What an awful way to be forced to go, because there was no legal option for ending her life.

Less than two hours later, her daughter returned to find her dead by what Wellington Regional Coroner Ian Smith has determined “euthanasia by suffocation”.

In his report, Smith calls for Parliament to confront the issue of euthanasia – a topic that has long been dodged.

“Once again this death raises the vexed issue of euthanasia and, as I have recorded in past cases, this process simply will not go away, and it will be necessary for Parliament to address this matter yet again.”

I agree.

Three weeks ago, Labour MP Maryan Street withdrew her End of Life Choice Bill to legalise voluntary euthanasia, amid fears that it would become a political football during election year.

Street withdrew it because her caucus bullied her into doing so. They just didn’t want to be associated with a controversial election in election year. So instead people like Edna Gluyas will have to continue to kill themselves with no opportunity to say goodbye to loved ones, in order to escape from their chronic pain.

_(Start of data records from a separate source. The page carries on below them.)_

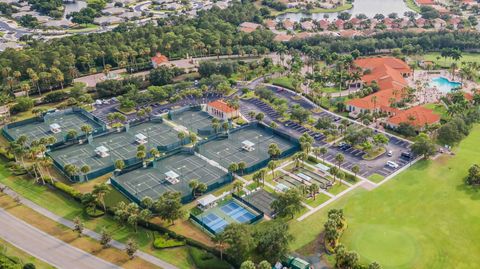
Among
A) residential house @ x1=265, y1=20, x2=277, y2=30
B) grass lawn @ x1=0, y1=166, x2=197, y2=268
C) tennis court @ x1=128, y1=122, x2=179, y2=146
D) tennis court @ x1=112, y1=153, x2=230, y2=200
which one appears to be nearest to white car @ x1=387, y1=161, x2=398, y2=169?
tennis court @ x1=112, y1=153, x2=230, y2=200

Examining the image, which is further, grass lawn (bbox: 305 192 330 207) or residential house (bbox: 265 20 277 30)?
residential house (bbox: 265 20 277 30)

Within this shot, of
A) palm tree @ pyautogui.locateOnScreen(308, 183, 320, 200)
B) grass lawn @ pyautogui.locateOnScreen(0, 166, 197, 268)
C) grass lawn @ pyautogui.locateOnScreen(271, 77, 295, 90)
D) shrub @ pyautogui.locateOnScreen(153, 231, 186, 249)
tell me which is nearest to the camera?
grass lawn @ pyautogui.locateOnScreen(0, 166, 197, 268)

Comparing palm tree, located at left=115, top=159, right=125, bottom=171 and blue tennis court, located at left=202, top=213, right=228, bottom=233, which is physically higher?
palm tree, located at left=115, top=159, right=125, bottom=171

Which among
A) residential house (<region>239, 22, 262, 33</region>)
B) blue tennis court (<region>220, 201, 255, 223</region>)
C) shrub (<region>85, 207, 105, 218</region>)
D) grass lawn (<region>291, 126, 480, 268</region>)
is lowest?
grass lawn (<region>291, 126, 480, 268</region>)

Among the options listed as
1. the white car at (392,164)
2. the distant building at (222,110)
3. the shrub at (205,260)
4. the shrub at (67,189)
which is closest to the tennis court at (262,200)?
the shrub at (205,260)

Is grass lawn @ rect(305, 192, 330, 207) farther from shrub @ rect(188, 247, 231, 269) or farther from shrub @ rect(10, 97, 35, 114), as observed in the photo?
shrub @ rect(10, 97, 35, 114)

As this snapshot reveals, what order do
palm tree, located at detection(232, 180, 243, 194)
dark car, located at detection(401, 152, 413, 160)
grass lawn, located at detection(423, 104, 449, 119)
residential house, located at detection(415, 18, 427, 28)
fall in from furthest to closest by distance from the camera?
residential house, located at detection(415, 18, 427, 28), grass lawn, located at detection(423, 104, 449, 119), dark car, located at detection(401, 152, 413, 160), palm tree, located at detection(232, 180, 243, 194)

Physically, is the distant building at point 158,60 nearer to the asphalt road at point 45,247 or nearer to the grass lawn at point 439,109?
the asphalt road at point 45,247
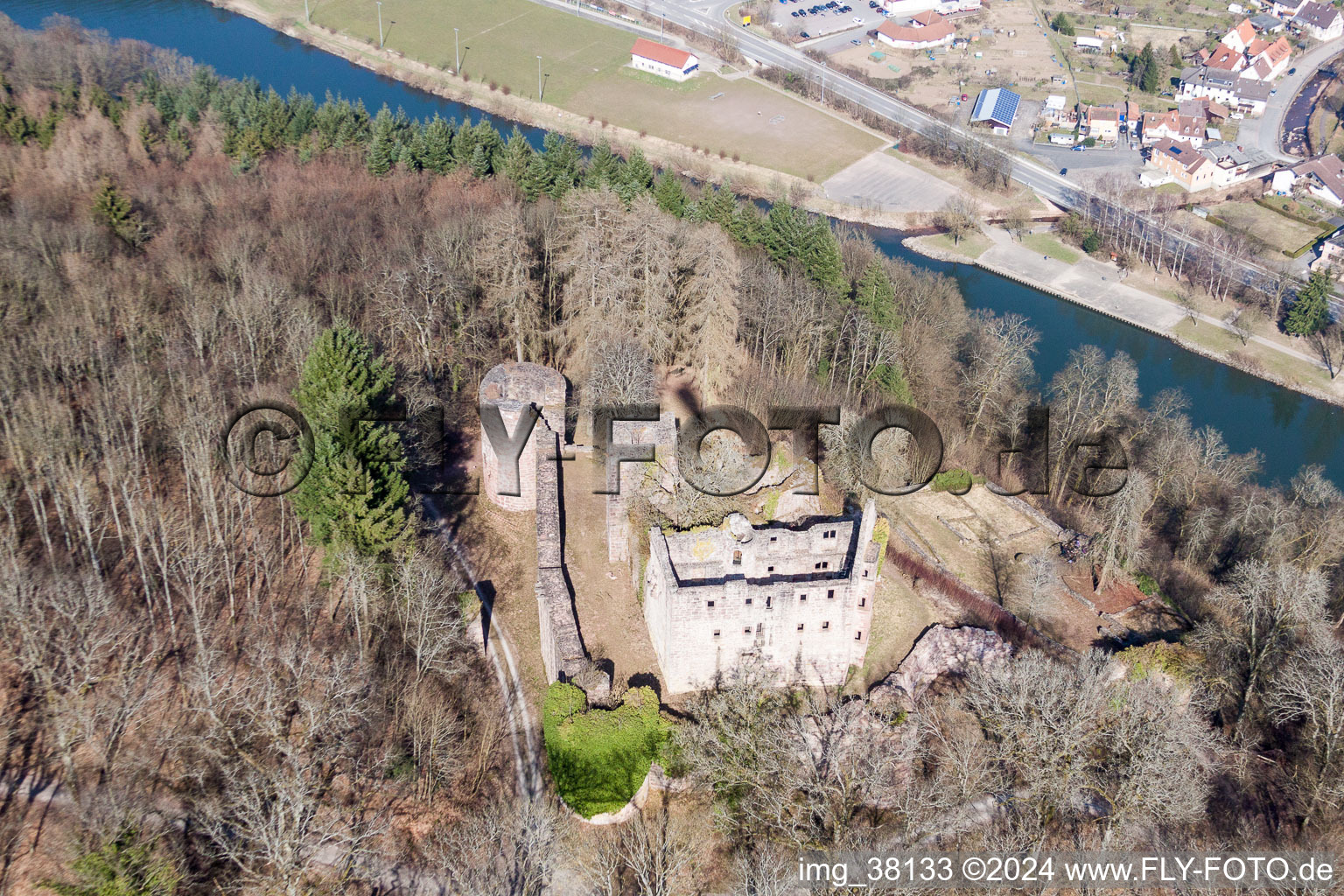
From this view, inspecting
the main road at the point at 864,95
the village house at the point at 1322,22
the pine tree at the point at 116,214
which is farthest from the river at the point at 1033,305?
the village house at the point at 1322,22

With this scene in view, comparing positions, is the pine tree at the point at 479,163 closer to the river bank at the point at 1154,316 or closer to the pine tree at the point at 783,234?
the pine tree at the point at 783,234

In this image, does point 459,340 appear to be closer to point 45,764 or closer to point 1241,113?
point 45,764

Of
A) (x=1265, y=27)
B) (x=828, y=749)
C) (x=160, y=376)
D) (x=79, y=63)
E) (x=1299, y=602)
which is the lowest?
(x=828, y=749)

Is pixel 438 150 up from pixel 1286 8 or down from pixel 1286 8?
down

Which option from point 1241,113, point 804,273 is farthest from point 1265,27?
point 804,273

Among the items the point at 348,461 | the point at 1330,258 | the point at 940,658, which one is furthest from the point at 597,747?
the point at 1330,258

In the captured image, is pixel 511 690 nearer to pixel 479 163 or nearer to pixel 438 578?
pixel 438 578

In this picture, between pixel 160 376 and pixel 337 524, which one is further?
pixel 160 376

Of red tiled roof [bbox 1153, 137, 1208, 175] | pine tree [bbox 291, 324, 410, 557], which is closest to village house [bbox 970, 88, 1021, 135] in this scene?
red tiled roof [bbox 1153, 137, 1208, 175]
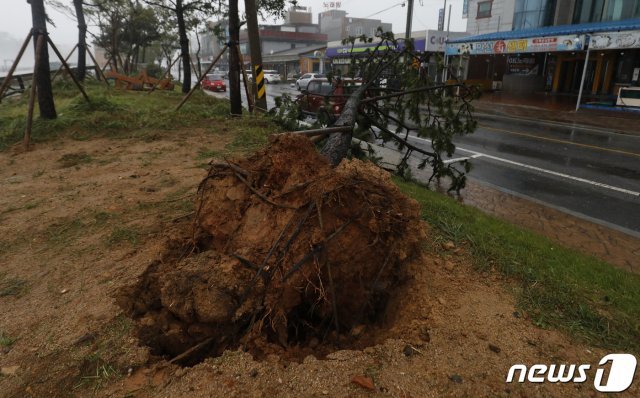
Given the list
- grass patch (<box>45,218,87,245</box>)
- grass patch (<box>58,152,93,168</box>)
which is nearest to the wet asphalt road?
grass patch (<box>45,218,87,245</box>)

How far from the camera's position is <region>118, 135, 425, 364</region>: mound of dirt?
2.81 metres

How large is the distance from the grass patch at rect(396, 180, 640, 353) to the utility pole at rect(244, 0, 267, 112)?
8.71 meters

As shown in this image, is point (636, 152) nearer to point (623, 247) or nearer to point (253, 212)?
point (623, 247)

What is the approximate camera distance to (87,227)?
455 centimetres

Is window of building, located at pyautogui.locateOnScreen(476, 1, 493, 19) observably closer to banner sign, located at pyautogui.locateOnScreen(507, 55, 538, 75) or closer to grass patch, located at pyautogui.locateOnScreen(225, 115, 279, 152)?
banner sign, located at pyautogui.locateOnScreen(507, 55, 538, 75)

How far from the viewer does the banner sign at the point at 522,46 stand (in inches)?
734

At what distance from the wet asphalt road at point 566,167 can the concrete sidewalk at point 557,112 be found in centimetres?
140

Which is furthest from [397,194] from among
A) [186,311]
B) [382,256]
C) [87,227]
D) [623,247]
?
[623,247]

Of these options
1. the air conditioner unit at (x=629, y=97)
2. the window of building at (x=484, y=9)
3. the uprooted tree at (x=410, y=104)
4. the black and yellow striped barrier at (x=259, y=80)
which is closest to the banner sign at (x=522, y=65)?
the window of building at (x=484, y=9)

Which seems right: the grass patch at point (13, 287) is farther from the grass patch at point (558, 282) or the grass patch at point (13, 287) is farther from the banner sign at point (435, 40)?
the banner sign at point (435, 40)

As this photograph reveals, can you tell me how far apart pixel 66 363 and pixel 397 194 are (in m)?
2.55

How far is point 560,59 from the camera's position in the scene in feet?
88.6

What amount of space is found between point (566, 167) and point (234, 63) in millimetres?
8948

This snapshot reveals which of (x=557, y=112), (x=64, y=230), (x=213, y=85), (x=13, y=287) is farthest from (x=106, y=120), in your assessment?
(x=213, y=85)
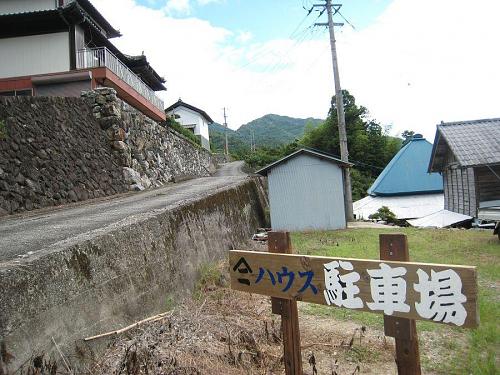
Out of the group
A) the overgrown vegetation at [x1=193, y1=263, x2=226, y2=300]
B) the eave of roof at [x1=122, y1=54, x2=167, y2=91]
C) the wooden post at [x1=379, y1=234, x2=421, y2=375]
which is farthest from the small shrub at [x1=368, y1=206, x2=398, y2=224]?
the wooden post at [x1=379, y1=234, x2=421, y2=375]

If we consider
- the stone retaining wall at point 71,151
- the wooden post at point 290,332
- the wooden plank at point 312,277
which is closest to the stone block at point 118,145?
the stone retaining wall at point 71,151

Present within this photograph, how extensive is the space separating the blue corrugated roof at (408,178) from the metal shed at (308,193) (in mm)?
8561

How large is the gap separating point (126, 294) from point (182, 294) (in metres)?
1.33

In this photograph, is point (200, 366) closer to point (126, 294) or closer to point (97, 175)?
point (126, 294)

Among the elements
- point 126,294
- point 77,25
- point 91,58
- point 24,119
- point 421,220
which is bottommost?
point 421,220

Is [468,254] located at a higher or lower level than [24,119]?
lower

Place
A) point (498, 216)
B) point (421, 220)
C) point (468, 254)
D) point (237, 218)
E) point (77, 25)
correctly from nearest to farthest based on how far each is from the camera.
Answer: point (468, 254) → point (498, 216) → point (237, 218) → point (77, 25) → point (421, 220)

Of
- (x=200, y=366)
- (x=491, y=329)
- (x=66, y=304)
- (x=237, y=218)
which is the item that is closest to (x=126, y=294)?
(x=66, y=304)

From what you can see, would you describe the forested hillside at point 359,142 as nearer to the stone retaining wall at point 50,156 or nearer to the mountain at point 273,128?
the stone retaining wall at point 50,156

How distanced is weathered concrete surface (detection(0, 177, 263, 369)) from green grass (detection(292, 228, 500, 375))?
217cm

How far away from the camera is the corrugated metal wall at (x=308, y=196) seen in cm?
1417

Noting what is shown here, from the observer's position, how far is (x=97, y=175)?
37.6 ft

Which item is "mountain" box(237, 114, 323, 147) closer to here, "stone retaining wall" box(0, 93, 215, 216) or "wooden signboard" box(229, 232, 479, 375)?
"stone retaining wall" box(0, 93, 215, 216)

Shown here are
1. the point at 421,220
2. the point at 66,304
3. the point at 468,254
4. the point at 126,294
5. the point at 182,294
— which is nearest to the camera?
the point at 66,304
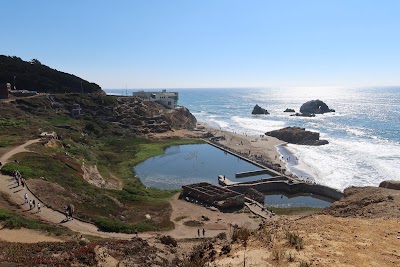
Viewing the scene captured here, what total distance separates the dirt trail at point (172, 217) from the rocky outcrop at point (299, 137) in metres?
51.8

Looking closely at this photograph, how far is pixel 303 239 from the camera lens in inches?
464

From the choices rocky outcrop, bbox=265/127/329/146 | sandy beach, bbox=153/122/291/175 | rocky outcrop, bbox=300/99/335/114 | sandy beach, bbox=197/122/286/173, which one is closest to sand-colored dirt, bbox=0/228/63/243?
sandy beach, bbox=153/122/291/175

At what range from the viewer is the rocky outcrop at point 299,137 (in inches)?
3199

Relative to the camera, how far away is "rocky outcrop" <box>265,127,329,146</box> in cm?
8126

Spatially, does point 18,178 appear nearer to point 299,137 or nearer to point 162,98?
point 299,137

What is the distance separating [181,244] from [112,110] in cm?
6874

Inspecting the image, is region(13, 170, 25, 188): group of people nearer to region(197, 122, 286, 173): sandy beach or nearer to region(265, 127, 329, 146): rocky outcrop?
region(197, 122, 286, 173): sandy beach

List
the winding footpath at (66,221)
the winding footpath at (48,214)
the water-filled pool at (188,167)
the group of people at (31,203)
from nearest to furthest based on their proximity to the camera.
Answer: the winding footpath at (48,214)
the winding footpath at (66,221)
the group of people at (31,203)
the water-filled pool at (188,167)

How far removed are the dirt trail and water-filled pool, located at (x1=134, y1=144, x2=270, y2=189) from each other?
9.53 m

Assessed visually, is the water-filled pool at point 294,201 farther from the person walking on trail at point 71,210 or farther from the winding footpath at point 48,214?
the person walking on trail at point 71,210

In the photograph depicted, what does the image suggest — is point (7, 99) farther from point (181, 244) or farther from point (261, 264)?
point (261, 264)

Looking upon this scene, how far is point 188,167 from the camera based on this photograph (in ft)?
184

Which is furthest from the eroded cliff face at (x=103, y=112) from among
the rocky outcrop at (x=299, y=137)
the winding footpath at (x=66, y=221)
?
the winding footpath at (x=66, y=221)

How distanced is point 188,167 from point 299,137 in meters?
39.3
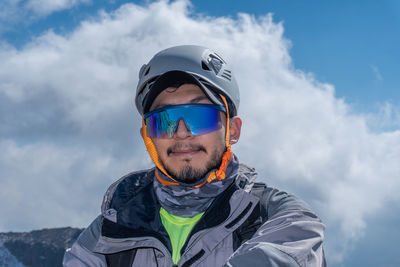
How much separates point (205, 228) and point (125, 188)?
1197 millimetres

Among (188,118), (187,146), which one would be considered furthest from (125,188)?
(188,118)

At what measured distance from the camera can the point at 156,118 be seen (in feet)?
15.5

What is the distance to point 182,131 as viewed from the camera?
4.62 meters

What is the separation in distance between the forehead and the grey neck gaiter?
0.92m

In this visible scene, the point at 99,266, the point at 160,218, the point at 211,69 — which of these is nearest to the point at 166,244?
the point at 160,218

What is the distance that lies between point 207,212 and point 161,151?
2.96 ft

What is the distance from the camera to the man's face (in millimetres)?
4504

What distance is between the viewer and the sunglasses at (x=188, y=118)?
4613 millimetres

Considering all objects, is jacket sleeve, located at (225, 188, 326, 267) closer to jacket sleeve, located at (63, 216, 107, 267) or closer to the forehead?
the forehead

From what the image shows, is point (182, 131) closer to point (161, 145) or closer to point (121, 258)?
point (161, 145)

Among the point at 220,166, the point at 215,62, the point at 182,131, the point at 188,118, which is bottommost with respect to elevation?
the point at 220,166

Street drops euthanasia bill

September 27th, 2013 at 6:40 am by David Farrar

Hamish Rutherford at Stuff reports:

A bill to legalise voluntary euthanasia has been withdrawn amid fears it would become a political football during election year.

Labour MP Maryan Street withdrew her End of Life Choice Bill before today’s member’s bill ballot.

I’m sad that Maryan has dropped the bill, because not changing the law means far too many people will have to go through unnecessary suffering.

The bill was not just about people with cancer. It would have allowed people like Martin Hames who had Huntington’s disease to live for many more years, as he would not have had to commit suicide if he had known that he could choose an assisted suicide later on in his life when his disease became more critical.

Street said there would probably be only two more days this year in which member’s bills would be considered by the House.

“Anything that is drawn, including the ones drawn today, will be debated in election year, and I don’t want my bill debated in election year,” she said.

“I’m concerned that it would not get the treatment it deserves. It needs sober, considered reflection, and that’s not a hallmark of election years in my experience.”

The move was simply pragmatism, she said, and she “absolutely” planned to put it back in the ballot after the election.

“Can you understand that sometimes MPs’ thought processes take a swerve in election year?”

Street was believed to have been pressured by Labour colleagues to withdraw the bill amid concerns that some would have to campaign against it, distracting from the rest of the campaign.

I don’t think it is about election year. I think it is about pressure from Labour MPs.

What would be good is if a Green Party MP took the bill and submitted it into the ballot under their name!